A atleta paraolímpica Simone Fragoso elogiou o “Vamos Pintar um Mundo para Todos”, realizado durante mais de oito horas, pois serviu para sensibilizar a sociedade e “abrir mentalidades”. Enquanto portadora de deficiência, destacou a importância de sair de casa e ter objetivos. “Se a vida é uma estrada da cobra, há que saber lidar com os pontos difíceis.”

Pais e familiares de autistas elogiaram o evento pelos momentos de animação musical e dança mas essencialmente pelo convívio proporcionado, apontando que uma das questões mais comuns de quem sofre desta perturbação se relaciona com a socialização.

Muitas outras personalidades compareceram, contribuindo para elaborar cerca de quarenta quadros e pintar 15 telas em papel, como o presidente da Cáritas, Eugénio Fonseca, os atores Nuno Janeiro, Cláudia Semedo e Luís Aleluia, a modelo e atriz Sofia Aparício e o estilista Filipe Blanquet.

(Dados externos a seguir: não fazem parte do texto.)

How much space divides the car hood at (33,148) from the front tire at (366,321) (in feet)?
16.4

A venda das obras ajudará a apoiar a atividade da APDDA Setúbal.

Além de momentos de animação musical, ao longo de todo o dia, na Avenida Luísa Todi, os participantes desfrutaram de dança, de gastronomia numa tasquinha e de uma prova de vinhos regionais.

Para José Miguel Nogueira, da direção da APPDA Setúbal, a iniciativa ajudou a pôr o autismo “na agenda”, graças à participação das figuras públicas, que “deram uma grande ajuda para a consciencialização da sociedade”.

O “Vamos Pintar um Mundo para Todos” demonstrou que o lugar das pessoas com autismo é a rua, em pleno exercício de cidadania, referiu José Miguel Nogueira, e não escondidas em casa, ou ainda, tal como ainda acontece no País, frisou, à parte dos alunos do ensino regular, “uma prática que contraria convenções das Nações Unidas e de outros organismos internacionais ligados à defesa dos direitos humanos”.

Cristina Sobral, mãe de uma criança autista, referiu que, apesar de a sociedade começar a ver estas pessoas de outra forma, a situação ainda não está num ponto aceitável já que, salientou, quando entra num espaço público acompanhada do filho diz sentir uma imediata pressão social, patente nos comportamentos adotados.

Já para Filipa Chagas, mãe de outra criança autista, com o passar do tempo a sociedade tem-se tornado mais tolerante, apesar de ainda colocar grandes barreiras, tornando-se um desafio saber ultrapassá-las.

José Miguel Nogueira, embora destaque que há um longo caminho a percorrer na sociedade para a plena aceitação dos autistas, defende que, “quando se explica o que isto é, há uma abertura imediata e consequente aceitação”.